Friday, August 19, 2016

The Virginia Mysteries, Book 3 - Ghosts of Belle Isle

Okay, while I was not entirely enthused with the previous book in this series, I can say that I found this third book to be a bit more enjoyable to read.  And while Ghosts of Belle Isle may not have had much of a mystery to it (nor did it have the treasure hunting adventures that the prior two books had), it does have something the first two books lacked - stronger characterization.

Perhaps the author, Steven K. Smith, is getting a better hold on his three main characters by this book.  Derek, Sam, and Caitlin are no longer cookie-cutter kids - instead, in this mystery, they actually read and feel very natural, both in dialogue and in action.  Which, obviously makes for a better read.  And once again, Smith provides a number of history lessons scattered throughout the story, this time involving the Civil War and the surrendering of the South to the North.  As the kids learn about Jefferson Davis and General Lee and the number of lives lost in the war between brothers, so do the readers.  Thankfully, Smith manages to integrate the history lessons pretty well into the story so that the reader does not feel like he or she is being hit over the head with it.

Now, as far as the mystery goes - as you can expect with a title like Ghosts of Belle Isle, there are ghosts.  Only, they are not the "ghosts" in the typical sense.  Sure, the kids' crotchety neighbor, Mr. Haskins, tells the boys about the mysterious lights that appear on the river that separates Belle Isle from Richmond and how those could possibly be the spirits of the hundreds of men who gave their lives for the South right there on Belle Isle.  The only problem is, the kids never really see those ghosts at all (albeit one very brief moment near the end); rather, the "ghosts" more prominently on display throughout the story are a motorcycle gang who appear to not only be rough and tough, but are also involved in some very suspicious and mysterious activities in the Hollywood Cemetery in Richmond.

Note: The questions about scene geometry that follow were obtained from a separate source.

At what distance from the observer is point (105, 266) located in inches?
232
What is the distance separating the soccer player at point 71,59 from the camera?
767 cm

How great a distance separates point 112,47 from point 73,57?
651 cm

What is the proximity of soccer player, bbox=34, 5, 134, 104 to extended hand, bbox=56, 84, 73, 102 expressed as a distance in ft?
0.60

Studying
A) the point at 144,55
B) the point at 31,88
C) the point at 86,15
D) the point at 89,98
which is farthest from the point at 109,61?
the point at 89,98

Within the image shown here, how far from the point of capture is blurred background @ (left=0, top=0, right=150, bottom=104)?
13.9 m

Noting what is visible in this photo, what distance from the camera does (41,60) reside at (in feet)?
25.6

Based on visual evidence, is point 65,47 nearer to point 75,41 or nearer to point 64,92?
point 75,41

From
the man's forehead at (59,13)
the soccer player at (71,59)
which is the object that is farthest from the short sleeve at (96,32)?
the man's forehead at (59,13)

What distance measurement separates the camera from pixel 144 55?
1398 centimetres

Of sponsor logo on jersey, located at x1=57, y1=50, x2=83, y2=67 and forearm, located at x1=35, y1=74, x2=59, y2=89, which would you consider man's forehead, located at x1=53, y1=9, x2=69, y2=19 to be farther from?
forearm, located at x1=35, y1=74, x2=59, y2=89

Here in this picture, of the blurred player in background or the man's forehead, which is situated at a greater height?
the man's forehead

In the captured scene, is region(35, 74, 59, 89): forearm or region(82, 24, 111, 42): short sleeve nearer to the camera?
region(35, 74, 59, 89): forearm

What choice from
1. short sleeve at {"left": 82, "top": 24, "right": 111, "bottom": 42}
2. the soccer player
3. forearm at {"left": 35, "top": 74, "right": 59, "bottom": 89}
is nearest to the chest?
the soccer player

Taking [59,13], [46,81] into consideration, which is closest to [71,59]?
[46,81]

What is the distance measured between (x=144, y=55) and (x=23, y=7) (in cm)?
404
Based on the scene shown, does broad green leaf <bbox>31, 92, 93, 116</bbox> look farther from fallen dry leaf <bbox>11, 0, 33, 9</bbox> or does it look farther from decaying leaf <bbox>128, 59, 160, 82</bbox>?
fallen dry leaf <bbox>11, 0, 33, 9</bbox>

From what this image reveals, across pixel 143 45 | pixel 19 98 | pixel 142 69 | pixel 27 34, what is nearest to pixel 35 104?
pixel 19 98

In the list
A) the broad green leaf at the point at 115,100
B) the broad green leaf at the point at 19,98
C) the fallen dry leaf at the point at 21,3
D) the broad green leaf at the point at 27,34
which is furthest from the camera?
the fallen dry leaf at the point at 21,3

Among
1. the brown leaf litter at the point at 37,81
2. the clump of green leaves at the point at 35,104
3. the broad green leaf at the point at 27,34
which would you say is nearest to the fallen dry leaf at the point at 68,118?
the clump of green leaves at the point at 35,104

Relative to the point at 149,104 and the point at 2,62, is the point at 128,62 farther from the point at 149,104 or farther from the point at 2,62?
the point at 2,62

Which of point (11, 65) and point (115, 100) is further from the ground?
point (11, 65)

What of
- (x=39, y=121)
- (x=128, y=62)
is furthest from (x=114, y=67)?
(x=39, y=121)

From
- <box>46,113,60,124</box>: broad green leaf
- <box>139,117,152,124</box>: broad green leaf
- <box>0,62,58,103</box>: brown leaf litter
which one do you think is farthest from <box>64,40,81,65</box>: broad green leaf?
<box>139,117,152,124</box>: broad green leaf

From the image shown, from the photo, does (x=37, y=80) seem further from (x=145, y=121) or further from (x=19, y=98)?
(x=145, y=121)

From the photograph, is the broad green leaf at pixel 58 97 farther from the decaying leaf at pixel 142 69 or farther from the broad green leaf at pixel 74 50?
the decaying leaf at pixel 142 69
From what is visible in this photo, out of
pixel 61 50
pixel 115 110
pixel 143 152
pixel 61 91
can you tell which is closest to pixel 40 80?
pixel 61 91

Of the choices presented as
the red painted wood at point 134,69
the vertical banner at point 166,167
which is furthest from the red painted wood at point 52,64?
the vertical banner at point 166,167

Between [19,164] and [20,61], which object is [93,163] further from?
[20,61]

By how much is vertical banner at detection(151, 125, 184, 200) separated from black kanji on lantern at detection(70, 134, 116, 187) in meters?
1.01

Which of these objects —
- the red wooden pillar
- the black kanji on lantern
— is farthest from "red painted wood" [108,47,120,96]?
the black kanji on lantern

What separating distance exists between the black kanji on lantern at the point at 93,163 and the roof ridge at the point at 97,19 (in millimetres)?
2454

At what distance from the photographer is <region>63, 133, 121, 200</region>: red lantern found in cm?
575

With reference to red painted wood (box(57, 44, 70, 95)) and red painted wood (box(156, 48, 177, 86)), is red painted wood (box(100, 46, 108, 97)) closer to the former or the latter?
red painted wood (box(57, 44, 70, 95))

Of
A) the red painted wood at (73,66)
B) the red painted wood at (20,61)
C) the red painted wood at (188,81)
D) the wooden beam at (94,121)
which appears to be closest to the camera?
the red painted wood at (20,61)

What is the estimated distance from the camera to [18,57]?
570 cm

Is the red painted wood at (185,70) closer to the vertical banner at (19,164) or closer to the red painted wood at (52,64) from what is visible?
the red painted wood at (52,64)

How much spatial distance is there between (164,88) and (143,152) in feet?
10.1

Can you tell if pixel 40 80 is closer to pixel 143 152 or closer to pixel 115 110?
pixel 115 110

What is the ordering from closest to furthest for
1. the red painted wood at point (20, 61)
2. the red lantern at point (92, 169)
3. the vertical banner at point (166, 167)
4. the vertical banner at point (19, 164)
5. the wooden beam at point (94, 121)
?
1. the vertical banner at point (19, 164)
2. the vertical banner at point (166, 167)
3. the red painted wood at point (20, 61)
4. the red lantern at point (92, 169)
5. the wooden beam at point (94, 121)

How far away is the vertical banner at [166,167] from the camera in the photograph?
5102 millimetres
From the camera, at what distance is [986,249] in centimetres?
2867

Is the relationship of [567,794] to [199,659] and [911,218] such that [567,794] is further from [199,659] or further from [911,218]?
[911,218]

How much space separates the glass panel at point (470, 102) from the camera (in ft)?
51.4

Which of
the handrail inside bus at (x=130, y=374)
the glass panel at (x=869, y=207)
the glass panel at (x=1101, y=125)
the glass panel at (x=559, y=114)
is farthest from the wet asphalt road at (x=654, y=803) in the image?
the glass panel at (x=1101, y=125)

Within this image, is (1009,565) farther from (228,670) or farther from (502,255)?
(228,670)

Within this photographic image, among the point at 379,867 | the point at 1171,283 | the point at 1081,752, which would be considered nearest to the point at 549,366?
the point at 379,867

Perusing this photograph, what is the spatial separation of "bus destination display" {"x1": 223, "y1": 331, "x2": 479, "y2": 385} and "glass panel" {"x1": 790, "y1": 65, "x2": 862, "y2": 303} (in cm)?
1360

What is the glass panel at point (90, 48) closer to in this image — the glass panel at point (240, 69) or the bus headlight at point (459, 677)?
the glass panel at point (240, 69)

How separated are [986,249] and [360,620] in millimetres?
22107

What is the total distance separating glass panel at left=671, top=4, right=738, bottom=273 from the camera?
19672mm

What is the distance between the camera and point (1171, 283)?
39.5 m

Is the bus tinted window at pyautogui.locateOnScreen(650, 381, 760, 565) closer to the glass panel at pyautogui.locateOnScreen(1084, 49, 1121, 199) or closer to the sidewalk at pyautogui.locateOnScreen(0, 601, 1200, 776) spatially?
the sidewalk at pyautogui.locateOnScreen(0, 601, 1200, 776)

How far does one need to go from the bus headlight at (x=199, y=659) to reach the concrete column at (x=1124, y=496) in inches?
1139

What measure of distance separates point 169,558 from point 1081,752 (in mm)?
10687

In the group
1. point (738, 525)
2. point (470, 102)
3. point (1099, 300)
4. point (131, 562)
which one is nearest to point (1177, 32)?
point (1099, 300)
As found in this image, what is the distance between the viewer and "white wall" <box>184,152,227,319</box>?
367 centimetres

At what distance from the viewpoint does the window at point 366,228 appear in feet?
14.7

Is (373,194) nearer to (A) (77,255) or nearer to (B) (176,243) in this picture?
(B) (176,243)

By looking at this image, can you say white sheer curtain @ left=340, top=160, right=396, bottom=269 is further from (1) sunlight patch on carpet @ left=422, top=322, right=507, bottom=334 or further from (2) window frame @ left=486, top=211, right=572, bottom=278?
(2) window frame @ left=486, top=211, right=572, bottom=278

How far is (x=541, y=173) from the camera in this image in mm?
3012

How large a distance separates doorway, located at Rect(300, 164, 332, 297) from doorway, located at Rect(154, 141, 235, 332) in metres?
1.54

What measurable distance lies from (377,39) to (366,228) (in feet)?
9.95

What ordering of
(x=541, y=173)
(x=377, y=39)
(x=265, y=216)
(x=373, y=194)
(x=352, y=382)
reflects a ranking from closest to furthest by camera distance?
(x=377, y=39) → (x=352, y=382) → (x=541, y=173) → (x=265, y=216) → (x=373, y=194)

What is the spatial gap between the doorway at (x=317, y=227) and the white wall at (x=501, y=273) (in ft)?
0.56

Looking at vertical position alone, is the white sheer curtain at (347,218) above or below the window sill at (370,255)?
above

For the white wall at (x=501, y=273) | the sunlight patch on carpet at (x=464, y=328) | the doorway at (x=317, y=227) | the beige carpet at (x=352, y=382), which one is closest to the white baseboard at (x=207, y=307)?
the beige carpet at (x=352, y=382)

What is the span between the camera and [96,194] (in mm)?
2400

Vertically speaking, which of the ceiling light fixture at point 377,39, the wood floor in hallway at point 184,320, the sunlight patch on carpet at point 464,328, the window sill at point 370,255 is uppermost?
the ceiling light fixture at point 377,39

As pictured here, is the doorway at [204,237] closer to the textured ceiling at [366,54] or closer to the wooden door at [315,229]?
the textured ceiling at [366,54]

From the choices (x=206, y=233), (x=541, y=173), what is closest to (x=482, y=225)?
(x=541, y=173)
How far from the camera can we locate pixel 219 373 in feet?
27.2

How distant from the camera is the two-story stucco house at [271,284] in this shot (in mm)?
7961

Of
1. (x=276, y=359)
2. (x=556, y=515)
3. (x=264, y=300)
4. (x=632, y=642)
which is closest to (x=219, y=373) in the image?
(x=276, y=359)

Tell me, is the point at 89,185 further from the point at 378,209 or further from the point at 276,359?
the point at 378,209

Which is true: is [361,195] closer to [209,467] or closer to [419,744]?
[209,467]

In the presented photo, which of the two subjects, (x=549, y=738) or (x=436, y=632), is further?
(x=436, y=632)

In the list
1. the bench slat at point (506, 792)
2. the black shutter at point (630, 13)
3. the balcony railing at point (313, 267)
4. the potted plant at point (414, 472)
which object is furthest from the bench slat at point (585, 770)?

I'd have to say this story is more of a typical "day in the life" type story - the kids' parents go away on a vacation, leaving them in the hands of an older cousin who pays little attention to them, leaving them to fend for themselves; they have to face bullies who are intent on making their lives miserable (although Caitlin does have the right attitude when it comes to bullies, and there is a scene at the end where the bullies get what's coming to them in a very deserving way), and having to face the consequences of their actions.  There are no really overly dramatic scenes, no big cliffhangers or foibles standard to the children's mystery genre, and no scary moments.  So, for those looking for a mystery to solve, or hoping for another "National Treasure" type adventure, this is not the one for you.  However, if you want a quick, nice little read, then you'll probably enjoy this one.

RATING:  7 Eiffel Tower snow globes out of 10 for good, clean family fun - would have preferred an actual mystery for the kids to solve, but hey - you can't have everything.